Goal
Return every one of the items below word for word, from the first through the last.

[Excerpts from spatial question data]
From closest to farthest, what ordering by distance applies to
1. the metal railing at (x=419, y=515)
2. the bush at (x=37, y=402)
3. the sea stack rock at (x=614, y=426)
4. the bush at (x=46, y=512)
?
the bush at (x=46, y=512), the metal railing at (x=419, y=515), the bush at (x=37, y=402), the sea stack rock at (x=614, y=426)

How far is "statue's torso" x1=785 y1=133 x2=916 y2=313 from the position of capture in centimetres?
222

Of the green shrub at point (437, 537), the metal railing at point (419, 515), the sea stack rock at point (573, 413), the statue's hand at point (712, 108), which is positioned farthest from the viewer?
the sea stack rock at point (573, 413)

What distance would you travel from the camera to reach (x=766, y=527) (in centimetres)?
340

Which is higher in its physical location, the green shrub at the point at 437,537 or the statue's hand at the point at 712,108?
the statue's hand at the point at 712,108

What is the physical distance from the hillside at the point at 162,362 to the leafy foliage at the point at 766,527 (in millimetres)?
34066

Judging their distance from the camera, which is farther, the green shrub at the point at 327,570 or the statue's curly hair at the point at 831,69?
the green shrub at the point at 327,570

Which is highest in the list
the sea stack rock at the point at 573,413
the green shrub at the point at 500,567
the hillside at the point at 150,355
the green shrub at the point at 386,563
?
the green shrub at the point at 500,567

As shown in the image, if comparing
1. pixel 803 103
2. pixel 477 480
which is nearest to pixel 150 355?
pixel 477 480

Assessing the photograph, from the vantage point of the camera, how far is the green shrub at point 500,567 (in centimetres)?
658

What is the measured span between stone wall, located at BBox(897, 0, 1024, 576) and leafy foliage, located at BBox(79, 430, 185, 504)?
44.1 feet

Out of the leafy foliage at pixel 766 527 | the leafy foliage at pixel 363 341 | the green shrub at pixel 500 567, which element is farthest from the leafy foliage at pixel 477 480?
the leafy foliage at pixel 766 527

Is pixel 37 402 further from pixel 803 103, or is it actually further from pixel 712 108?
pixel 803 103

Written reply
From closest to farthest, what ordering by distance applies to
1. the metal railing at (x=419, y=515)
2. the bush at (x=37, y=402)
3. the sea stack rock at (x=614, y=426)
4. the bush at (x=46, y=512)
?
the bush at (x=46, y=512), the metal railing at (x=419, y=515), the bush at (x=37, y=402), the sea stack rock at (x=614, y=426)

How far is "statue's torso" x1=785 y1=133 x2=916 y2=313 from the position of capture in centimetres?
222

Of the green shrub at point (437, 537), the metal railing at point (419, 515), the sea stack rock at point (573, 413), the statue's hand at point (712, 108), which is positioned farthest from the viewer?
the sea stack rock at point (573, 413)

What distance would you travel from the camera to reach (x=766, y=527) (in centimetres)?
340

Which is higher in its physical location, the green shrub at the point at 437,537 or the statue's hand at the point at 712,108?
the statue's hand at the point at 712,108

What is the physical distance from the hillside at the point at 162,362 to the leafy foliage at the point at 766,527 (in millimetres)?
34066

Judging their distance from the camera, which is farther, the green shrub at the point at 327,570 or the statue's curly hair at the point at 831,69?
the green shrub at the point at 327,570

Which is highest in the list
the sea stack rock at the point at 573,413
the green shrub at the point at 500,567
the hillside at the point at 150,355
the green shrub at the point at 386,563
?
the green shrub at the point at 500,567

As shown in the image, if comparing
1. pixel 803 103
2. pixel 477 480
which is nearest to pixel 150 355?
pixel 477 480

Assessing the photograph, from the vantage point of the camera, how far is the green shrub at point 500,567 (in centimetres)?
658

What is the measured span between stone wall, located at BBox(897, 0, 1024, 576) and leafy foliage, located at BBox(79, 430, 185, 504)?
44.1 feet

Out of the leafy foliage at pixel 766 527 | the leafy foliage at pixel 363 341 | the green shrub at pixel 500 567, which element is farthest from the leafy foliage at pixel 477 480?
the leafy foliage at pixel 766 527

Is pixel 37 402 further from pixel 803 103, or is it actually further from pixel 712 108?
pixel 803 103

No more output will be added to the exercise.